### What you need to do
Reproduce verbatim every line of the data below, from the line containing "In the picture, would" down to the line containing "4. (x=219, y=179)", including both of those lines.

### Material shown
▶
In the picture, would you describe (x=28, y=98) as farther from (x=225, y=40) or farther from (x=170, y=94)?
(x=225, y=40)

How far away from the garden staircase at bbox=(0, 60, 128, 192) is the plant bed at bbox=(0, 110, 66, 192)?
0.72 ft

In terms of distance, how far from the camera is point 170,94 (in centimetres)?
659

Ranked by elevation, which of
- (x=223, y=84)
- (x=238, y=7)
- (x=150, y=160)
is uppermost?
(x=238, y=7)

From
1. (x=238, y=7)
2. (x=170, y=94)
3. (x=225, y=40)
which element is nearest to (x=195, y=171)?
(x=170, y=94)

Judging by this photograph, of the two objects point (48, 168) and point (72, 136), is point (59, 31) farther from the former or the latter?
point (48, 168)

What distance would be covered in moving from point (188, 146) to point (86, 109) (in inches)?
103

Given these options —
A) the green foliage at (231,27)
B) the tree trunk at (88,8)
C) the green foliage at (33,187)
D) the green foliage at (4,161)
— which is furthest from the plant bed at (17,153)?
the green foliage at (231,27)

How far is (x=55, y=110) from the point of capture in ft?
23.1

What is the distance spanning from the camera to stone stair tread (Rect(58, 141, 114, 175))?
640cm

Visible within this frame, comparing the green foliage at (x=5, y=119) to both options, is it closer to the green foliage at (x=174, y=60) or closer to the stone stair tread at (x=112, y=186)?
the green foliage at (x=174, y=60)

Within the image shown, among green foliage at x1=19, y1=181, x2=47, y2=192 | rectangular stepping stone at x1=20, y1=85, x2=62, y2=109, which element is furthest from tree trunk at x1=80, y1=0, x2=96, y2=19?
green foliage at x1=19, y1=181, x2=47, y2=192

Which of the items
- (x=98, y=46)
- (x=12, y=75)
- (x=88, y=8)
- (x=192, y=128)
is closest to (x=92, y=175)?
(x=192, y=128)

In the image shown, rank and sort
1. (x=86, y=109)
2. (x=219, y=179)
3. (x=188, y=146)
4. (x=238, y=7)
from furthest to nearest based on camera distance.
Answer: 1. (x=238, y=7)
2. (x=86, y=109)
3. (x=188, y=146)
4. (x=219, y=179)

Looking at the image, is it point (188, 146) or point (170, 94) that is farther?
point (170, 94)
◀
▶
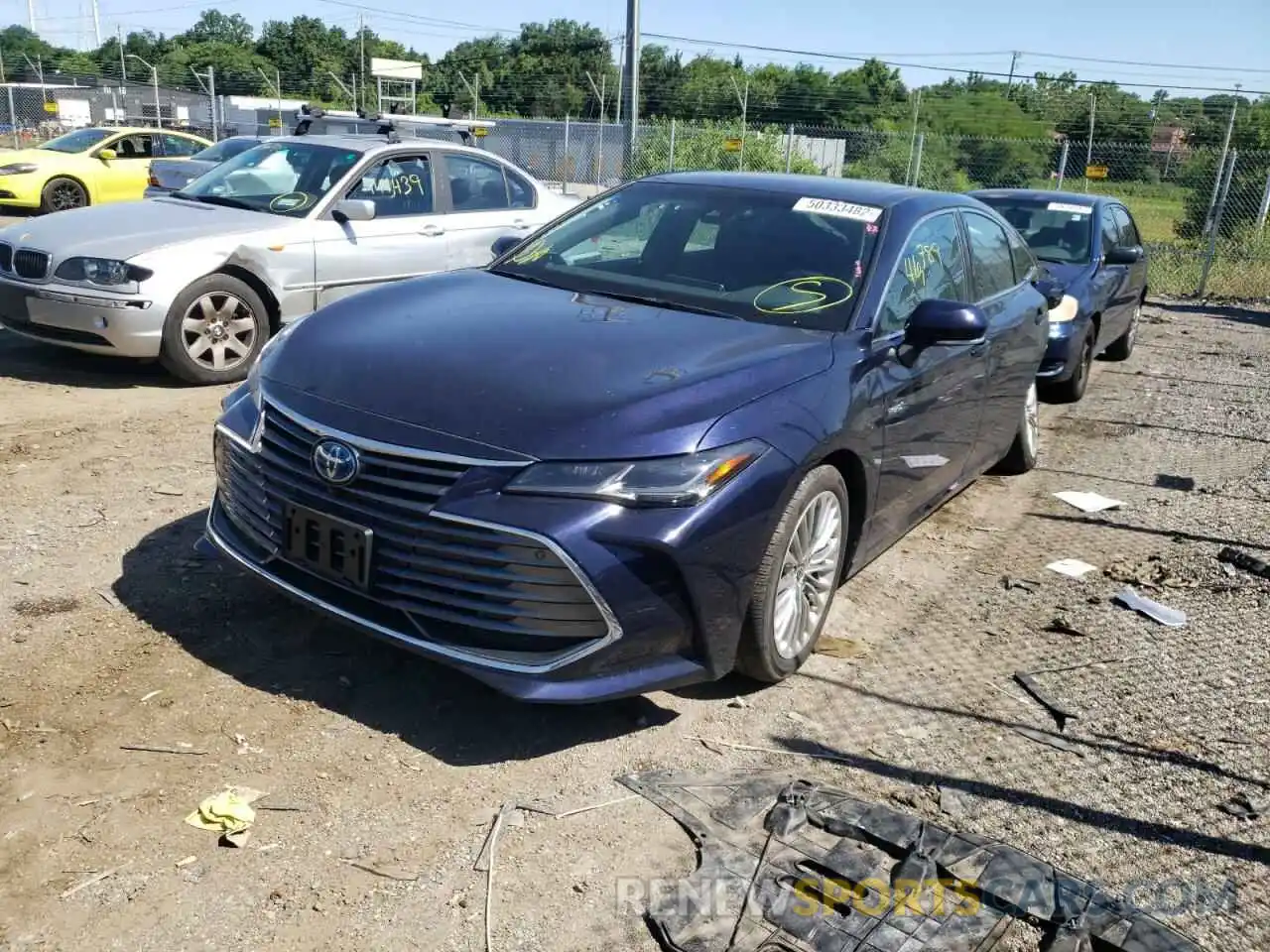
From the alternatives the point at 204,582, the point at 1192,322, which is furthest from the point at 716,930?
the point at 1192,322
◀
▶
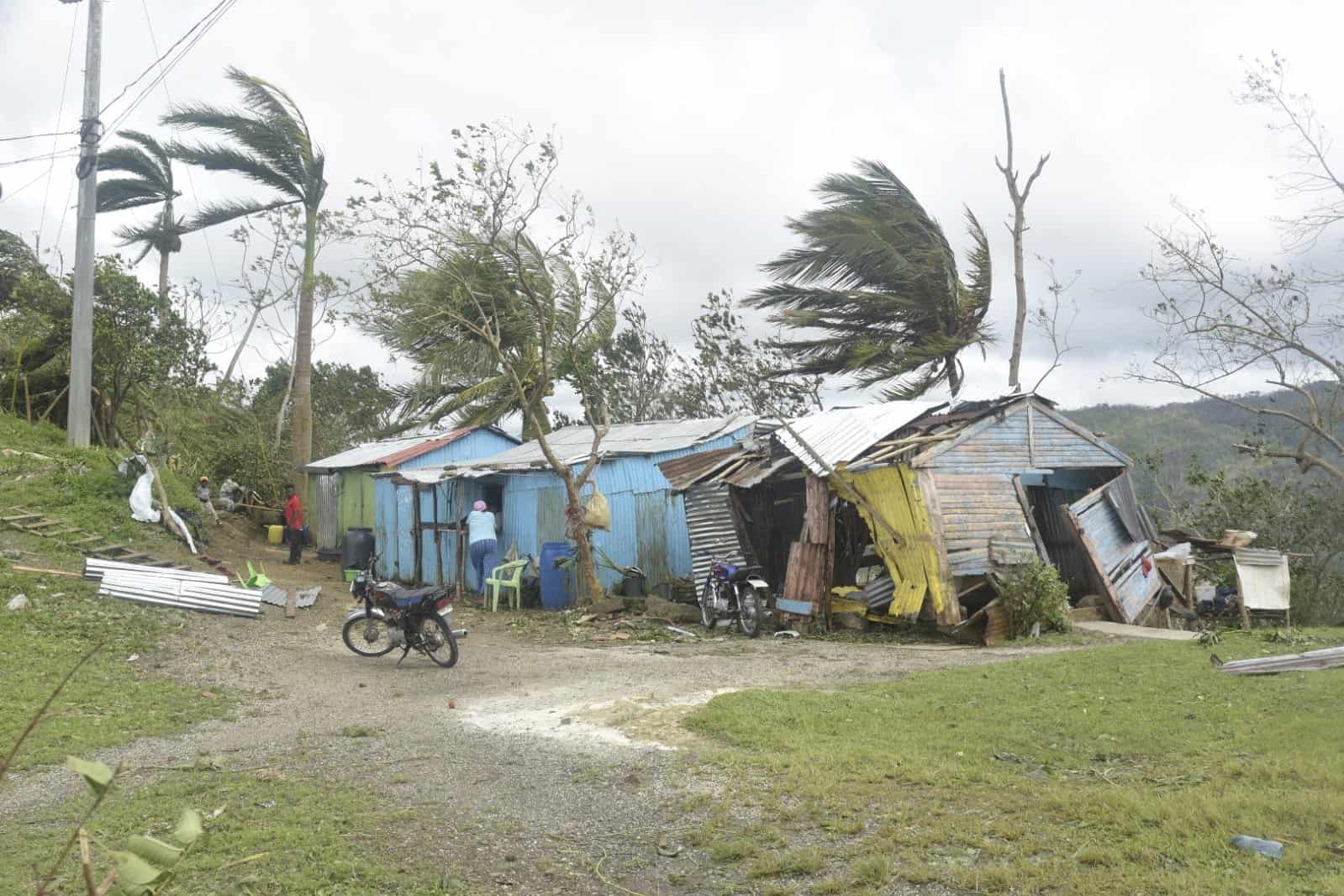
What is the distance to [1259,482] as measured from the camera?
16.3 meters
◀
### Task answer
In the picture, would you describe (x=28, y=98) as farther from (x=225, y=40) or farther from (x=170, y=94)?
(x=225, y=40)

How far away from the garden staircase at bbox=(0, 60, 128, 192) is the plant bed at bbox=(0, 110, 66, 192)?
0.72 ft

In terms of distance, how far from the camera is point 170,94 (in centimetres)?
659

Ranked by elevation, which of
- (x=223, y=84)
- (x=238, y=7)
- (x=150, y=160)
is uppermost?
(x=238, y=7)

From
1. (x=238, y=7)
2. (x=170, y=94)
3. (x=225, y=40)
which element is nearest to (x=195, y=171)?
(x=170, y=94)

Judging by this photograph, of the two objects point (48, 168) and point (72, 136), is point (59, 31) farther from the former or the latter?
point (48, 168)

What distance would be covered in moving from point (188, 146) to point (86, 109) (in inches)?
103

Given these options —
A) the green foliage at (231,27)
B) the tree trunk at (88,8)
C) the green foliage at (33,187)
D) the green foliage at (4,161)
— which is furthest from the plant bed at (17,153)?
the green foliage at (231,27)

How far is (x=55, y=110) from the point of capture in ft?
23.1

What is the distance spanning from the camera to stone stair tread (Rect(58, 141, 114, 175))?
640cm

Visible within this frame, comparing the green foliage at (x=5, y=119) to both options, is it closer to the green foliage at (x=174, y=60) or closer to the stone stair tread at (x=112, y=186)?
the green foliage at (x=174, y=60)

Within the image shown, among green foliage at x1=19, y1=181, x2=47, y2=192 | rectangular stepping stone at x1=20, y1=85, x2=62, y2=109, which element is furthest from tree trunk at x1=80, y1=0, x2=96, y2=19?
green foliage at x1=19, y1=181, x2=47, y2=192

Which of the items
- (x=98, y=46)
- (x=12, y=75)
- (x=88, y=8)
- (x=192, y=128)
is closest to (x=92, y=175)?
(x=192, y=128)

In the image shown, rank and sort
1. (x=86, y=109)
2. (x=219, y=179)
3. (x=188, y=146)
4. (x=238, y=7)
from furthest to nearest based on camera distance.
Answer: 1. (x=238, y=7)
2. (x=86, y=109)
3. (x=188, y=146)
4. (x=219, y=179)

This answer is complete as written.